EXERCISE: Return each line of the records below that contains the string "chin". Treat uppercase and lowercase letters as distinct.

══════════════════════════════

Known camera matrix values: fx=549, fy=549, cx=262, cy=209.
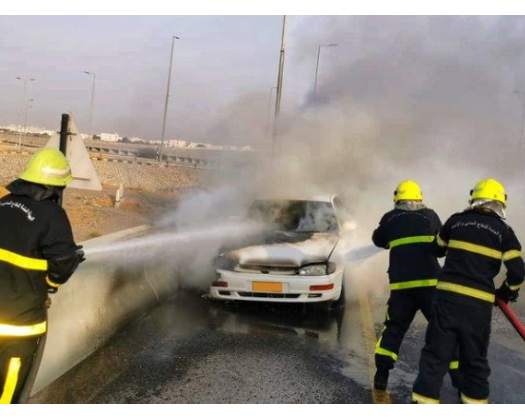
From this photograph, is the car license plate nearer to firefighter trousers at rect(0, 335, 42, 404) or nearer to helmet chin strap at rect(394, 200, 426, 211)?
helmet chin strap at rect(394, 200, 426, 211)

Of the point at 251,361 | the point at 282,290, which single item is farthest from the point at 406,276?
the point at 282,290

══════════════════════════════

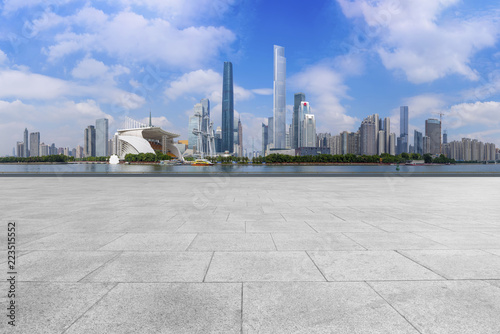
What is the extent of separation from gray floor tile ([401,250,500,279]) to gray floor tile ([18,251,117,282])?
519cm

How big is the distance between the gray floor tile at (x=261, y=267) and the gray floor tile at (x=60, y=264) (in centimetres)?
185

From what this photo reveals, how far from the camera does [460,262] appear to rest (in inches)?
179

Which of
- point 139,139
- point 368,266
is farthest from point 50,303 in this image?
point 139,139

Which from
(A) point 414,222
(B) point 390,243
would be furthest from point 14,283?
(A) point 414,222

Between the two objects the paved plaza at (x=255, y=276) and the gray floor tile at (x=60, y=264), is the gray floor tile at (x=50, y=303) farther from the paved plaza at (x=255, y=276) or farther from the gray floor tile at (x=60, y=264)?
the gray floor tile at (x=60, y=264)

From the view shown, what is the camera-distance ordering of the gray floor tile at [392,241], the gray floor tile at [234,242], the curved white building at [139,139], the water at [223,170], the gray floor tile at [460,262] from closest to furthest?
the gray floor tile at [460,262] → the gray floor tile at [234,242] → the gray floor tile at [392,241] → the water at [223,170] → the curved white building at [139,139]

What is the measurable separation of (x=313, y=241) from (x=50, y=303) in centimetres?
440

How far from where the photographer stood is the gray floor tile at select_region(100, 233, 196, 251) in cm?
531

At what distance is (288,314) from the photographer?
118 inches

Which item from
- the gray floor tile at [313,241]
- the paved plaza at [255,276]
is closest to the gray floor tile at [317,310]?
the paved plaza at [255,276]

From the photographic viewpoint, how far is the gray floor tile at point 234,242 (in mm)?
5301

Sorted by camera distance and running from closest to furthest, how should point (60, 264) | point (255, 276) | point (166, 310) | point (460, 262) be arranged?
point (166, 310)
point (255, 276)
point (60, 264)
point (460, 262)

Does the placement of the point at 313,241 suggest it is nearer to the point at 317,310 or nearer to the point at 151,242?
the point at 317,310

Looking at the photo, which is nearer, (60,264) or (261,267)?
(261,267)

══════════════════════════════

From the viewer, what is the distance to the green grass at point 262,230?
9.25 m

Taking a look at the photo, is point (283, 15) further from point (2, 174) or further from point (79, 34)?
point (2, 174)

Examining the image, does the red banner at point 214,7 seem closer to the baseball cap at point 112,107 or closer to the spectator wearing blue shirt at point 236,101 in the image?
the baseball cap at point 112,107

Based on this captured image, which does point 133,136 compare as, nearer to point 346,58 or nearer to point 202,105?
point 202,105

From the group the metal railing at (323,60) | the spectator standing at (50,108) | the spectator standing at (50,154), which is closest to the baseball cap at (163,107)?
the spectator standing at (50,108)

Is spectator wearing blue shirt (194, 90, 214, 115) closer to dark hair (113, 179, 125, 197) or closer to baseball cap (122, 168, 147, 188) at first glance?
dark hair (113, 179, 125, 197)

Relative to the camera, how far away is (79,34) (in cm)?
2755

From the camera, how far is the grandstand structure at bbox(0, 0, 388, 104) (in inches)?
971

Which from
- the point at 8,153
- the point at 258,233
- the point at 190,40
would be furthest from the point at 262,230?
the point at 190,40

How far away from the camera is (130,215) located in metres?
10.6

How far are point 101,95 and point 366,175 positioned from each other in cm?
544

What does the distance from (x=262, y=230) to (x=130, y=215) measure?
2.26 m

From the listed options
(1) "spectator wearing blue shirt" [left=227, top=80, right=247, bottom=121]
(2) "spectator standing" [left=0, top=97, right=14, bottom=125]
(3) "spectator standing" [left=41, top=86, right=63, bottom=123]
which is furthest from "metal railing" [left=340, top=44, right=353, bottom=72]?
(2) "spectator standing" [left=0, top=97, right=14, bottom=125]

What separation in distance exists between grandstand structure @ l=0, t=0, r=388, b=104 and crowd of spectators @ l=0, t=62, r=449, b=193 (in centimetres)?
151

══════════════════════════════

SOLUTION FOR THIS TASK:
From this photograph, is the car license plate nearer to firefighter trousers at rect(0, 335, 42, 404) or nearer to helmet chin strap at rect(394, 200, 426, 211)?
helmet chin strap at rect(394, 200, 426, 211)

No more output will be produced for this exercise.